begin SOURCE TEXT

Finding Relative Velocity in Inertial Systems

[Kunhee]

Homework Statement

An event occurs in S at x = 6 x 10^8 meters and S' at x' = 6 x 10^8 meters. Find the relative velocity of the systems. Assume that S refers to an inertial system (x,y,z,t), and S' refers to an inertial system (x',y',z',t') moving along +x axis with speed v relative to S. The origins coincide at t = t' = 0.

Homework Equations

c = 3 x 10^8
Lorentz Factor = (1-(v/c)^2)^(-1/2)
x' = 1/LF ( x - vt)
t' = 1/LF ( t - vx / c^2)

The Attempt at a Solution

I am having trouble because x' - x = 0 and t = 0 so the equations aren't working out.
x' = 1/LF ( x - vt )
1 = (1-(v/c)^2)^(-1/2) (1 - v(0))
1 = (1-(v/ 3x10^8)^2)^(-1/2)
(1-(v/ 3x10^8)^2)^1/2 = 1
1-(v/ 3x10^8)^2 = 1
-(v/ 3x10^8)^2 = 1 - 1 = 0

 

[Orodruin]

Nobody says the event occurs at t = 0 or t' = 0.

end SOURCE TEXT
begin RECORD EXCERPTS

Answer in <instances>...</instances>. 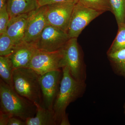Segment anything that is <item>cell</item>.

end RECORD EXCERPTS
begin RECORD EXCERPTS

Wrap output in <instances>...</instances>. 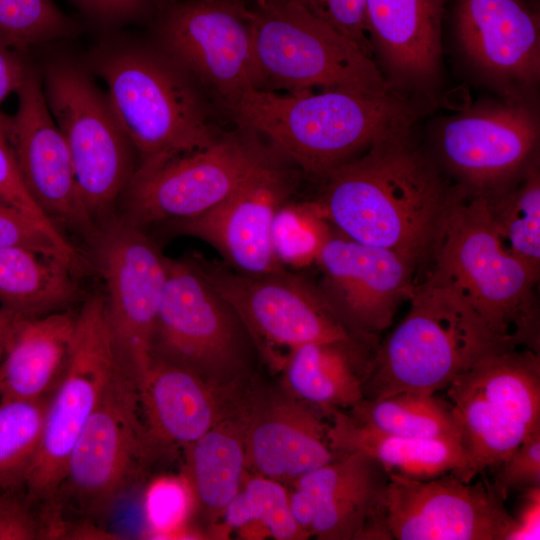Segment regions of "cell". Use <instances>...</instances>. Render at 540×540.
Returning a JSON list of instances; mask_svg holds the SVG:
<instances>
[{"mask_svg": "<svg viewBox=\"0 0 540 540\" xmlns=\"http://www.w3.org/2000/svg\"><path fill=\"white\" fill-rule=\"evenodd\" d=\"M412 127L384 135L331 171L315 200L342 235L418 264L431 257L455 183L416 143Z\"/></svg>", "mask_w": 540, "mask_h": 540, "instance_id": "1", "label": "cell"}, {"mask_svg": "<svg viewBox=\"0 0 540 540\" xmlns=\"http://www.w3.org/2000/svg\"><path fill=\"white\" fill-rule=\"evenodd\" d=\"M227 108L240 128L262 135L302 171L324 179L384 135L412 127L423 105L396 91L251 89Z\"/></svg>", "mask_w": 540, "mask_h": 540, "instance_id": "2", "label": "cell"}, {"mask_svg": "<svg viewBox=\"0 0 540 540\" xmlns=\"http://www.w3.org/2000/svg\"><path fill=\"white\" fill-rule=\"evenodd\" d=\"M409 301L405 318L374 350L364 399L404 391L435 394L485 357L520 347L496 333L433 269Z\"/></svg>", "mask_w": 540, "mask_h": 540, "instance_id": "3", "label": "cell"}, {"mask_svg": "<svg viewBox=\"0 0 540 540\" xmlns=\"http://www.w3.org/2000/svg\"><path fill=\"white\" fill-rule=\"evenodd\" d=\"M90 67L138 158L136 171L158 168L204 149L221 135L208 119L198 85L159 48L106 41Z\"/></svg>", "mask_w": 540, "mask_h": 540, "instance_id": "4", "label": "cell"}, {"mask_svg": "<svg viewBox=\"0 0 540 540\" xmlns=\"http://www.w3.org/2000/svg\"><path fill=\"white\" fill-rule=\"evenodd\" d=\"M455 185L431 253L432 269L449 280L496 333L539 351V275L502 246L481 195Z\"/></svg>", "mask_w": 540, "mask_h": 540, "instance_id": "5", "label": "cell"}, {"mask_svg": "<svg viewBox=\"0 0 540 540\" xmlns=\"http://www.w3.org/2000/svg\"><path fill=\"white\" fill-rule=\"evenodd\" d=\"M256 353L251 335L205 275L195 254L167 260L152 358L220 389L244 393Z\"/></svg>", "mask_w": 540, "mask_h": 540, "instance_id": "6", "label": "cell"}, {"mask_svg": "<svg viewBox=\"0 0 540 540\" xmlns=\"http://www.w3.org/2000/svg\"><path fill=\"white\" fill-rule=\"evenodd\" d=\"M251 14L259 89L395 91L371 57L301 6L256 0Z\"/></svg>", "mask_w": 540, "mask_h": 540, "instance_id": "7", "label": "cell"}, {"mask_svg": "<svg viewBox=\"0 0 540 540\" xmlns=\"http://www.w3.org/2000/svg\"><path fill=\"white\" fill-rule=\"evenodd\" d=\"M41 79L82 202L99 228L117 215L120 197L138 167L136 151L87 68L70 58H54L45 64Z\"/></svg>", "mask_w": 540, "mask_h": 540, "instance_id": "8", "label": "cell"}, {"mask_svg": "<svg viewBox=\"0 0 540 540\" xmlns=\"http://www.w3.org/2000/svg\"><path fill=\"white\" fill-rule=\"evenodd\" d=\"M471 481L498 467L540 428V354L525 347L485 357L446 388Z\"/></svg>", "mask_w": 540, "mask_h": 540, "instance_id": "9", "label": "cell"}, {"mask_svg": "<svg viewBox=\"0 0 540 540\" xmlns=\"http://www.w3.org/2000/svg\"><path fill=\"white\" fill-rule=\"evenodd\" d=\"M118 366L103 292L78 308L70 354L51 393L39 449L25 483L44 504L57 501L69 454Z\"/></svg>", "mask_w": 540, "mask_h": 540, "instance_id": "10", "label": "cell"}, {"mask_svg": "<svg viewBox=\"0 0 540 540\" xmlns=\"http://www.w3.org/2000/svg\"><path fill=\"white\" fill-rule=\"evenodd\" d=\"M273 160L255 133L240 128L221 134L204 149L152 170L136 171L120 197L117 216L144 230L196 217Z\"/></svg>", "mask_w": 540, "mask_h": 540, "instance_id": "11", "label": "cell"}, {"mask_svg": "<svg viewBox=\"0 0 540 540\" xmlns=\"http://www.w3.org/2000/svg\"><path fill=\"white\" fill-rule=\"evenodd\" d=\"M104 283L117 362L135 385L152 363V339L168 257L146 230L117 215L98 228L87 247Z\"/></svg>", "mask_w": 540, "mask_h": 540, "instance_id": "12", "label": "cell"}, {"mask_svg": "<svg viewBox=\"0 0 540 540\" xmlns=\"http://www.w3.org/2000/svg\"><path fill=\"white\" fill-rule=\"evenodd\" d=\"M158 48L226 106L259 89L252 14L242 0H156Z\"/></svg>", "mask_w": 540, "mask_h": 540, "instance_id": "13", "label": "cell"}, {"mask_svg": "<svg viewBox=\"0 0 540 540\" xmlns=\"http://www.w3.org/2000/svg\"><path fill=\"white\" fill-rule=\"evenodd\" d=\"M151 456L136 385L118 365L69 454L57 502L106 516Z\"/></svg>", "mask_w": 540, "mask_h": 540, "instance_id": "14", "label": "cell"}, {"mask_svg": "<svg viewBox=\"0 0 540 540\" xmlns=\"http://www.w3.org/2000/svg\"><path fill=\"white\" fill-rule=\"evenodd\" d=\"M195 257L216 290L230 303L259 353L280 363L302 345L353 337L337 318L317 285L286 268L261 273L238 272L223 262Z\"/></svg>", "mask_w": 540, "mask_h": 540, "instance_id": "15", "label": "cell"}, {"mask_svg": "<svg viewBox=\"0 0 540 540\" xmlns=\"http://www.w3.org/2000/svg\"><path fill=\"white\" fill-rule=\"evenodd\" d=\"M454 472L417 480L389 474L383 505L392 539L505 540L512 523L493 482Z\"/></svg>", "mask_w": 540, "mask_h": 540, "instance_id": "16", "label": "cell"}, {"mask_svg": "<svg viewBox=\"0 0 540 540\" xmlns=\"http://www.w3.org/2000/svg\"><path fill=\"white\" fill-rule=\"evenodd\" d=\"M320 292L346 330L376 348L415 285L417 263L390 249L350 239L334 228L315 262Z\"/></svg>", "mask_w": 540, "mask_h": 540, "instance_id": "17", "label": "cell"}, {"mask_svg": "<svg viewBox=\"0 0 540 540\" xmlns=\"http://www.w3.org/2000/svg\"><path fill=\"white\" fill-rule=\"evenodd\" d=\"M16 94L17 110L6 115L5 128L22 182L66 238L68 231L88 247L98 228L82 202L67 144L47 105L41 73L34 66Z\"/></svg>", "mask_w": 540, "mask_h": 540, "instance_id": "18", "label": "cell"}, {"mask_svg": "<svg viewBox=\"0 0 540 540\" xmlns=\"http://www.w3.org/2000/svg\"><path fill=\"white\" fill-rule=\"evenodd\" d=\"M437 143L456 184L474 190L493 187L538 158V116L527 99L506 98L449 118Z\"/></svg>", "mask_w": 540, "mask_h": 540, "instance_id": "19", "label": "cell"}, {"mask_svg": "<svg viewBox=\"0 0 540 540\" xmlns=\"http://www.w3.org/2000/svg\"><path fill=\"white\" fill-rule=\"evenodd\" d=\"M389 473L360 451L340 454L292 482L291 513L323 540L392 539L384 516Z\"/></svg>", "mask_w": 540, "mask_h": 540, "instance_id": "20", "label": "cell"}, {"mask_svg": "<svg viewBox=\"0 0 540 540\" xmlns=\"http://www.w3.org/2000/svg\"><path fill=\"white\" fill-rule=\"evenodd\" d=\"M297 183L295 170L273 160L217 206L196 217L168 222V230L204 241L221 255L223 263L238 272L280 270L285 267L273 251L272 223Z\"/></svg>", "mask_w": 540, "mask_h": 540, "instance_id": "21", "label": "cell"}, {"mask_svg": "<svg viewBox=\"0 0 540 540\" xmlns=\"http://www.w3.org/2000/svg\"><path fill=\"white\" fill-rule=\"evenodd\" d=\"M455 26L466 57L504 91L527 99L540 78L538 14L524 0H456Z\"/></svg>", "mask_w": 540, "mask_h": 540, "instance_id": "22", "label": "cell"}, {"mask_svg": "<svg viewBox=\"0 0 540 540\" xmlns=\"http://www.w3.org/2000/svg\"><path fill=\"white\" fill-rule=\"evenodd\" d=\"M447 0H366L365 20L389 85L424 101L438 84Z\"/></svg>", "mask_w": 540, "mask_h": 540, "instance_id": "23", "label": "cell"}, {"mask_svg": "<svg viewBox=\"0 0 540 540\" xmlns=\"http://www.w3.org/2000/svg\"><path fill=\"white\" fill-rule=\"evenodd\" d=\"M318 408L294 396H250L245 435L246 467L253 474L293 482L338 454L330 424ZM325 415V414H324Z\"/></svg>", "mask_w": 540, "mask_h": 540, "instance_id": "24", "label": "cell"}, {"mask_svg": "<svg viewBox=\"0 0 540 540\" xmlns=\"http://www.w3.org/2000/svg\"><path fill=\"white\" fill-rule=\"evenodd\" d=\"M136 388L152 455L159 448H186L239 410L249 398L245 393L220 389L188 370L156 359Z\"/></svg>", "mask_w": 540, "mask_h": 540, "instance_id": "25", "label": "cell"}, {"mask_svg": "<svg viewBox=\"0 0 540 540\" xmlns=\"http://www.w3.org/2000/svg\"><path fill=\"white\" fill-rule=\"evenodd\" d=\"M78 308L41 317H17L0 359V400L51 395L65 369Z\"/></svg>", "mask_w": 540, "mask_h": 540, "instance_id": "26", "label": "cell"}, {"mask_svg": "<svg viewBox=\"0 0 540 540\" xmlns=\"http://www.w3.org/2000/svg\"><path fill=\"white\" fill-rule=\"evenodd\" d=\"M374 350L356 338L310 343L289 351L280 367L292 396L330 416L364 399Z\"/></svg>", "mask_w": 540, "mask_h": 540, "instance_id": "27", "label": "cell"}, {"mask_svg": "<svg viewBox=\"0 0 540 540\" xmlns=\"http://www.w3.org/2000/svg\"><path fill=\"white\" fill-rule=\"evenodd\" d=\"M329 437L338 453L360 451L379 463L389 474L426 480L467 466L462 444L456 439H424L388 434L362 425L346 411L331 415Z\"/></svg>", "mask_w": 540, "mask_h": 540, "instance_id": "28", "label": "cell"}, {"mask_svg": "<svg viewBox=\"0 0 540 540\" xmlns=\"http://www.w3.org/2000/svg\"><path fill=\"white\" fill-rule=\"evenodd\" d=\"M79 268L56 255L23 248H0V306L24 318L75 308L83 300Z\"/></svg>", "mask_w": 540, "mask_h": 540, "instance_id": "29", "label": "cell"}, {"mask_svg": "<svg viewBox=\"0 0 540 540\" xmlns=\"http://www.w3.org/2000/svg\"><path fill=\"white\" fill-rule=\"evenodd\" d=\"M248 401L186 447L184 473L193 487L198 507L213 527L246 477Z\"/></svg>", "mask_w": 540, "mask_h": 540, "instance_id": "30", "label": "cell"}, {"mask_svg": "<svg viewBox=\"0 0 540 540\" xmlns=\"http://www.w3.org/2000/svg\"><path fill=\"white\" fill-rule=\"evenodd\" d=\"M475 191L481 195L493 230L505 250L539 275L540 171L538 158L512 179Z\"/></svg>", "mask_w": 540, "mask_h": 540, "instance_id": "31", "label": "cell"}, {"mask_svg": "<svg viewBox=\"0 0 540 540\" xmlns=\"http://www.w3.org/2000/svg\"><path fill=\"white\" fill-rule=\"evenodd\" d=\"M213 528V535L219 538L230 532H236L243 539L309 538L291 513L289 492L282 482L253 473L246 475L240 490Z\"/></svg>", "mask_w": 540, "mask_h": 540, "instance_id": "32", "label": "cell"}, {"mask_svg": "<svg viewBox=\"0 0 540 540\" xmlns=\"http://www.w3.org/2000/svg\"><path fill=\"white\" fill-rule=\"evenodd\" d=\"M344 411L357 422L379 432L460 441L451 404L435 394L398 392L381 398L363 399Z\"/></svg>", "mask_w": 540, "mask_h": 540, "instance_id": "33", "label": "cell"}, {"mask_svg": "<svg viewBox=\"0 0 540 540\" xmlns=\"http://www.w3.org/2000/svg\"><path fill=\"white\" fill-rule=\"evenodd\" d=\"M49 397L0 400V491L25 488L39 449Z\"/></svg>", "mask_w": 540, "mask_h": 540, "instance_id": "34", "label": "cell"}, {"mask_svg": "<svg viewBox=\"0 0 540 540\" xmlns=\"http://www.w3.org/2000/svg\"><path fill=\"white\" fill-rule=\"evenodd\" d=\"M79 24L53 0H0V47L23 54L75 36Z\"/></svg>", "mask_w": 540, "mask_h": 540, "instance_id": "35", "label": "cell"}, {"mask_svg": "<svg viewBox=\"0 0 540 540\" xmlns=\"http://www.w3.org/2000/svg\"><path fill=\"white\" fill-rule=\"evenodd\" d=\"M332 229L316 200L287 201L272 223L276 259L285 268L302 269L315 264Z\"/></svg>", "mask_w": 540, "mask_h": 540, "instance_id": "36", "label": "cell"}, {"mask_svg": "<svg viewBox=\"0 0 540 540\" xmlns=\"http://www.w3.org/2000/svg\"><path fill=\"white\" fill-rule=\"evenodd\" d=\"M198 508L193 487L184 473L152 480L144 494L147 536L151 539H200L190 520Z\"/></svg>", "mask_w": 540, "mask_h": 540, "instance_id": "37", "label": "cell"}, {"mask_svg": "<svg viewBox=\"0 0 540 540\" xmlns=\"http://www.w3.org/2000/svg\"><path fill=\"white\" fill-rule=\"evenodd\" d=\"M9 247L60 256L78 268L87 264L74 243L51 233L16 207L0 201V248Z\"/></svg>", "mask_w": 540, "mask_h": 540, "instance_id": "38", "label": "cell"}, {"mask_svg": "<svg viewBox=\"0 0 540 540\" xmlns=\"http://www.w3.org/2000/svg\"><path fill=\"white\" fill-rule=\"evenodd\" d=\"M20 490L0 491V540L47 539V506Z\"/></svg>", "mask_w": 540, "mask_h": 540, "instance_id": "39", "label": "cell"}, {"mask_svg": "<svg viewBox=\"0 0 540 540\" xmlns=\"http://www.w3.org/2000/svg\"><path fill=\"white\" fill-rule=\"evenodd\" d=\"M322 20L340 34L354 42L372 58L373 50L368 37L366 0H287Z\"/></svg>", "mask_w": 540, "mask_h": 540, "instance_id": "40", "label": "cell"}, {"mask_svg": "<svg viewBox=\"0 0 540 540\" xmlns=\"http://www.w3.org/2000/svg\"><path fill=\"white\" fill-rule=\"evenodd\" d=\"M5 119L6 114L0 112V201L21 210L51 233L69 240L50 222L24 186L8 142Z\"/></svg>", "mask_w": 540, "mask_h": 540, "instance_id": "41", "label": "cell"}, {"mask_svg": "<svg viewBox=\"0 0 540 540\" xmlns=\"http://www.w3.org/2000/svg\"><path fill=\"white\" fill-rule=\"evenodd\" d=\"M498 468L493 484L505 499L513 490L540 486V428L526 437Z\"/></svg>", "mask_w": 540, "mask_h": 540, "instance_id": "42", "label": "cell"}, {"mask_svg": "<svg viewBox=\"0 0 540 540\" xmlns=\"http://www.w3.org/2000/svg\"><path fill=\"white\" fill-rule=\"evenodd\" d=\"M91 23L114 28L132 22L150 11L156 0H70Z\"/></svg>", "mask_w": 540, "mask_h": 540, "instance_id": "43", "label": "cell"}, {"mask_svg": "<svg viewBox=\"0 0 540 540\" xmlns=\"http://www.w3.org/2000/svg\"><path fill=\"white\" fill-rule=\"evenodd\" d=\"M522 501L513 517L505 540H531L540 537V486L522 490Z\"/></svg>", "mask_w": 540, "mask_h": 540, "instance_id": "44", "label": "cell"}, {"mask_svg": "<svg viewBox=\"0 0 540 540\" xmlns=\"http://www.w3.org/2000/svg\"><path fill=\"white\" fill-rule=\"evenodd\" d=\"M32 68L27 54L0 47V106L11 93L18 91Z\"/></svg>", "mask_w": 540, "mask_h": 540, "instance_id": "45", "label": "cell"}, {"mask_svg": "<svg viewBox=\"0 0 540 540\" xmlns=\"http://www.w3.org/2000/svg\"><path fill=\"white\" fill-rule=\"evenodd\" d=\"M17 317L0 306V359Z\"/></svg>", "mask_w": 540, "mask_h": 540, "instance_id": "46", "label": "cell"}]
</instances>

end RECORD EXCERPTS
begin RECORD EXCERPTS

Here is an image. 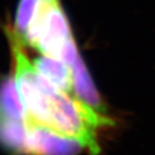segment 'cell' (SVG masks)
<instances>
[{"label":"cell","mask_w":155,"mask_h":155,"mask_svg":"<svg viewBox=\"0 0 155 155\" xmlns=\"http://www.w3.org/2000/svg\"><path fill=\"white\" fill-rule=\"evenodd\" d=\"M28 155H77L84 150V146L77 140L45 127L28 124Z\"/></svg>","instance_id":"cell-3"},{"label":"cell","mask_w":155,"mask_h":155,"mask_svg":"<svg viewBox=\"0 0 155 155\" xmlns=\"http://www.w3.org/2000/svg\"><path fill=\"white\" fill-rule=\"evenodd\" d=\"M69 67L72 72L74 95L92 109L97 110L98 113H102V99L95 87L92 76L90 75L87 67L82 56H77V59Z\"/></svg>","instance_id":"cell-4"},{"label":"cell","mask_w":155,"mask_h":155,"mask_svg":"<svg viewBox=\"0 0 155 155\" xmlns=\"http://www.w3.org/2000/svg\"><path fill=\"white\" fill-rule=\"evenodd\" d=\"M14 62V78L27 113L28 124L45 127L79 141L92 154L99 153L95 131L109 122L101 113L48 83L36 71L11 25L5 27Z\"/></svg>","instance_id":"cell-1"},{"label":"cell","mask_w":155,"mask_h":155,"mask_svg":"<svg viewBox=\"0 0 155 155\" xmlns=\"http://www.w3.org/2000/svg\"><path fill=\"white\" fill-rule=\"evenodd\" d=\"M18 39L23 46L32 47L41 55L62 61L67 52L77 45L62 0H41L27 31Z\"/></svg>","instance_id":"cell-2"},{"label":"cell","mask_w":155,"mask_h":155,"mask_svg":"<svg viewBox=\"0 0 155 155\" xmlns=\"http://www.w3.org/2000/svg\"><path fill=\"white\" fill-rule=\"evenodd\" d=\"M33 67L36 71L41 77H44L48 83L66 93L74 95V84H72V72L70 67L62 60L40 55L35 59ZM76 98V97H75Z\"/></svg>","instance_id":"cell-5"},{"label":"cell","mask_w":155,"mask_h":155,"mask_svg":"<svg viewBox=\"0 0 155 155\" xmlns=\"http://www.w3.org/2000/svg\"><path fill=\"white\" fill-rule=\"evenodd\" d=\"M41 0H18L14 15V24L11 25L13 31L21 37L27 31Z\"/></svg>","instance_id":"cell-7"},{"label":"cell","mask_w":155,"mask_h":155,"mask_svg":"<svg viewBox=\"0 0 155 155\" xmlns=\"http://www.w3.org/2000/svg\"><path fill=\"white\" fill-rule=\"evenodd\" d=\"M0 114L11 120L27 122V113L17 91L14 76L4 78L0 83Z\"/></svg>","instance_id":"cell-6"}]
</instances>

end RECORD EXCERPTS

In the relative velocity thread, what reason does the poster give for the equations not working out, and what does the reply say about that reasoning? Answer in one to three sentences.

_WRITTEN RESPONSE_.
The poster says the equations aren't working out because x' − x = 0 and t = 0. The reply points out that nobody says the event occurs at t = 0 or t' = 0.